Technical Expertise — Beyond preparing the acceptance criteria, the owner’s commissioning team should have a full spectrum of technical expertise. This means a breadth that covers all of the different types of commissioned systems and a depth that spans design, installation, startup, controls, and operations. Clearly, this will almost never be found in a single person, so I use the term “team” very deliberately.

Testing Proficiency — The commissioning team needs members who are experienced and knowledgeable in designing and executing tests that are unambiguous and repeatable with clearly defined pass/fail criteria for each step. This comes with training (perhaps even going back to high school science lab experiments) and on-the-job opportunities to work with a mentor.

Documentation — The documentation skill set cannot be over-emphasized. Design reviews, submittal reviews, site observations, and field testing are of little-to-no value if the project team is not made aware of the findings and the need for corrective action. The commissioning team must be comfortable writing, being concise but clear, and presenting findings in a format that is easy for the entire team to sort, track, update, and perform follow-up procedures. 

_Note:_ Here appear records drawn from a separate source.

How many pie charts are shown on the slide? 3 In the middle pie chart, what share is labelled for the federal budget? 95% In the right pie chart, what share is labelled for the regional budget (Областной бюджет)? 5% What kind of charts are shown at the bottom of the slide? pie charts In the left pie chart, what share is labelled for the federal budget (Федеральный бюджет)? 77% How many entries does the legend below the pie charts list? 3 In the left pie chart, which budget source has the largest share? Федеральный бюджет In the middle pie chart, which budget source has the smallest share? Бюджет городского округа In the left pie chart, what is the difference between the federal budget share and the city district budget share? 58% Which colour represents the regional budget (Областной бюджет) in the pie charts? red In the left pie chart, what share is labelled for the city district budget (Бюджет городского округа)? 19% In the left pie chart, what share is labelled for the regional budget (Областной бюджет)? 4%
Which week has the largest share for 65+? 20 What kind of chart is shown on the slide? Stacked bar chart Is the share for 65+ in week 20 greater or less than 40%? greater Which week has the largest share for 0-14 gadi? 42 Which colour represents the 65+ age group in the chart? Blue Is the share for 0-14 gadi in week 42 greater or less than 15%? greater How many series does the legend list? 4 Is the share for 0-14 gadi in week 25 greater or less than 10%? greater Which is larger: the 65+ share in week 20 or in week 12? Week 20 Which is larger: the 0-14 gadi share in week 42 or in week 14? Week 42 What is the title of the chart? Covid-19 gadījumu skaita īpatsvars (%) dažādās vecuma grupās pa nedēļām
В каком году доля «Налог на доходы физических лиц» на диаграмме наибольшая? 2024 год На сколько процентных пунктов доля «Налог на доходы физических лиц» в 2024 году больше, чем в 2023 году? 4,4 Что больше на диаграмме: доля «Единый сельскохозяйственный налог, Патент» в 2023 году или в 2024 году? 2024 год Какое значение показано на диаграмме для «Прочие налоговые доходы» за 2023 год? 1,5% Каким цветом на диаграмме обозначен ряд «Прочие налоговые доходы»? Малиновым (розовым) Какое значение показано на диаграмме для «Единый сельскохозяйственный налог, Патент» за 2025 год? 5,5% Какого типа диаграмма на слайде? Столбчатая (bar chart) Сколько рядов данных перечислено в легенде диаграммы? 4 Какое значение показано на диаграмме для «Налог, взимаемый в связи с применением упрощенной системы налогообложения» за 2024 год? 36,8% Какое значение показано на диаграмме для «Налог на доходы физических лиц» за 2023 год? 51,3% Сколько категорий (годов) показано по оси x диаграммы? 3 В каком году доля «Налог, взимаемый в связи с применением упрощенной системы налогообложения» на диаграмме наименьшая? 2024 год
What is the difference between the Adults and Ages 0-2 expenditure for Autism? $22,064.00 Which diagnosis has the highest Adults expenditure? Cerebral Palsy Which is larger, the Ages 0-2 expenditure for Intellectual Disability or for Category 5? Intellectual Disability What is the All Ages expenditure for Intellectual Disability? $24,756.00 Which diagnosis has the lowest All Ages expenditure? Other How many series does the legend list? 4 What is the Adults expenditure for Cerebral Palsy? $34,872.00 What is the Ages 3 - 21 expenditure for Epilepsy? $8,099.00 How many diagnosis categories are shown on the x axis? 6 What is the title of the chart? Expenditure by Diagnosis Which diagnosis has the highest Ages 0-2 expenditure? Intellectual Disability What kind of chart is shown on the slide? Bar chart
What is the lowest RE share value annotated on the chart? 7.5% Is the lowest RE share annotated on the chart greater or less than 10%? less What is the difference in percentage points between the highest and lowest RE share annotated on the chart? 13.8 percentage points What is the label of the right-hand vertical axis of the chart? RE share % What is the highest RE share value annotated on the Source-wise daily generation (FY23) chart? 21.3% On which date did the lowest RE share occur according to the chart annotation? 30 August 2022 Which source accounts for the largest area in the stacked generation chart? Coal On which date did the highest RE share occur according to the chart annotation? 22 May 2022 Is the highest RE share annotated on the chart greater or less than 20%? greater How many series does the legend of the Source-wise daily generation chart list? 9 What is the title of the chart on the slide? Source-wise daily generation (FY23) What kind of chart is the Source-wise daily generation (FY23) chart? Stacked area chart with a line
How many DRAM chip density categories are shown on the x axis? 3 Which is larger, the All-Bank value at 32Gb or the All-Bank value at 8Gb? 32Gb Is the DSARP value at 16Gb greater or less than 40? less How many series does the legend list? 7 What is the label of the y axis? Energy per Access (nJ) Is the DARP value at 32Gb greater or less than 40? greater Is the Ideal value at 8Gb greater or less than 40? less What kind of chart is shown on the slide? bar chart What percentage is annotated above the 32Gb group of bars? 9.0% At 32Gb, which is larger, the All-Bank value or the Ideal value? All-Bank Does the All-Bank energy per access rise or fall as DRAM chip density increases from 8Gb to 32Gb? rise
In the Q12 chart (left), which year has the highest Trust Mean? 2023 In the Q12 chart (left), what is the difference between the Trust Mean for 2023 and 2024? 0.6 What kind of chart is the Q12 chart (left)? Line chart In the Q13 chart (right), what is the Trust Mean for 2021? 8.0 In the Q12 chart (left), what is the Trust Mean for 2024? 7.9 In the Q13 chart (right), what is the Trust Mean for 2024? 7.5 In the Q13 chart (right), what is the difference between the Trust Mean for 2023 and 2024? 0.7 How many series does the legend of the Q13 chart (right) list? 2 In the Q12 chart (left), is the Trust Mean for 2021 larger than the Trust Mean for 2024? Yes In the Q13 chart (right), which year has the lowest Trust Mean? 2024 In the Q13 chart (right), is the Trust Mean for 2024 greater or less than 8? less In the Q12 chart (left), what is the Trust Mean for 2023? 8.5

Tracking and Follow-Up — The owner needs at least one person on the commissioning team who is outgoing, friendly but firm, and endlessly persistent in encouraging the project team to address its assigned commissioning action items in a timely manner. In addition, someone (maybe the same person) will need to be empowered to work with the owner’s project management team when it comes to balancing the owner’s priorities of cost, schedule, and quality.


Commissioning a new construction project is not something the facilities staff can be expected to do in its spare time. Facilities staff who are part-time commissioning team members need to be available to support projects as their top priority. This means having enough other staff to back-fill their normal responsibilities when the commissioning team needs to attend meetings, review documents, or perform testing. The project team will not wait for the commissioning team (schedule is typically nonnegotiable), so the commissioning team needs to accommodate the project schedule and all its erratic twists and turns.


Commissioning team members need to have a passion for their work. Some people love it, some people hate it, and everyone else doesn’t really care. Perhaps not everyone the owner assigns to the commissioning team needs to love it, but the leader must. The more team members that care, the easier the leader’s job will be and the more successful the self-commissioning program will be.